Feliz porque has creído

Palabra de Dios

Lc 1, 39-45: Feliz porque has creído.

Heb 11; 12,1-5: Fijos los ojos en Jesús, que inicia y consuma nuestra fe.

Texto antológico

«María aparece como la primera que, en el nuevo orden de Cristo, cumple el auténtico movimiento de la fe. Zacarías había sido escéptico, y había pedido una señal, después de su visión en el templo: ‘Y ¿qué me asegurará de ello?, porque soy un anciano y mi esposa tiene muchos años’ (Lc 1,18). A pesar de la visión y de la palabra evangélica, Zacarías duda, en tanto que María acepta con toda confianza, proponiendo sólo la pregunta del ‘cómo’, mas sin pedir una señal. La similitud entre estas dos anunciaciones revela mucho y bien la pureza de la fe de María. Zacarías enmudecerá, por su incredulidad: ‘¡Bien! Vas a quedarte mudo y en el silencio, hasta el día en que esto se cumpla, por no haber creído en mis palabras, que se cumplirán a su tiempo’ (Lc 1,20). Isabel, la esposa de Zacarías, que ha sido el testigo directo de la mudez de su incrédulo esposo, reconoce con más admiración, a causa de esto, la resoluta fe de María: «Bienaventurada la que ha creído’… (Lc 1,45). Zacarías pertenece aún al Antiguo Testamento, de corazón reacio a la fe, objeto de un milagro divino que se cumple pese a su poca fe. María es, en verdad, la primera cristiana, la verdadera creyente que, predestinada por la gracia divina, entra en su plan por la total ofrenda de su ser, por la obediencia alegre y la apacible confianza en la palabra de Dios. Dios no obra a pesar de María y su pobreza, sino en ella y con ella, dándole por una gracia la posibilidad de unirse y de asentir con una fe pura a la verdad de la Buena Nueva.

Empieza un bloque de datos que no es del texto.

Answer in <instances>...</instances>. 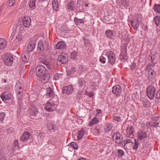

En esto María es la bienaventurada creyente (que ha creído), la primera cristiana, la madre de los creyentes, en el sentido por el cual es llamado ‘padre de los creyentes’ Abraham. Este inauguró la Antigua Alianza por un acto de fe que no puede menos de compararse con el de María en el albor de la Alianza Nueva».

Max Thurian

Reflexión

María es ante todo una creyente, una discípula de Jesús su hijo, la primera creyente. Por eso María es modelo para nosotros. No es una «diosa», es una mujer. Es de nuestra raza. Es miembro de la Iglesia. Es una creyente, como nosotros, que nos sirve de modelo.

Que ella sea también madre de Dios no niega todo esto, sino que lo complementa, fundamenta y enriquece.

El motivo de su bienaventuranza, de su felicidad, es, como dice Isabel, su fe. Y por eso es alabada. María entra en esa amplia muchedumbre de testigos de la fe de la que habla la carta a los hebreos. Abraham es el padre de los creyentes del Antiguo Testamento. María encabeza la lista de los creyentes del Nuevo Testamento. Y Jesús sigue siendo el que lo hace posible todo: el iniciador y consumador de nuestra fe.

Examen

  • ¿Cómo contemplamos a María: alejándola de nosotros o considerándola verdaderamente nuestra?
  • ¿Contemplamos de vez en cuando, en la oración, la amplia muchedumbre de testigos que nos preceden en la historia de nuestra fe?
  • ¿Vemos a María realmente como un ejemplo de fe comprometida?
  • ¿Tenemos «los ojos puestos en Jesús», iniciador y consumador de nuestra fe?

Conversión

  • Aprovechar la ocasión y hacer una revisión de nuestra vida de fe.
  • Revisar nuestras ideas sobre María y ponerla en su sitio, como madre de los creyentes.
  • Revisar comunitariamente cómo va la vida de fe de nuestra comunidad cristiana.

Invocación

  • Madre de los creyentes…
  • …feliz porque has creído.

Oración

Dios, Padre nuestro, que nos has dado en María un ejemplo de mujer creyente, discípula de Jesús, tu Hijo, Señor nuestro. Concédenos caminar en fe, como ella en el seguimiento de Jesús.

Cantos sugeridos

«Madre del Salvador», de J. A. Espinosa, en Madre nuestra.

«Magnificat», de F. Palazón, en Madre de los creyentes.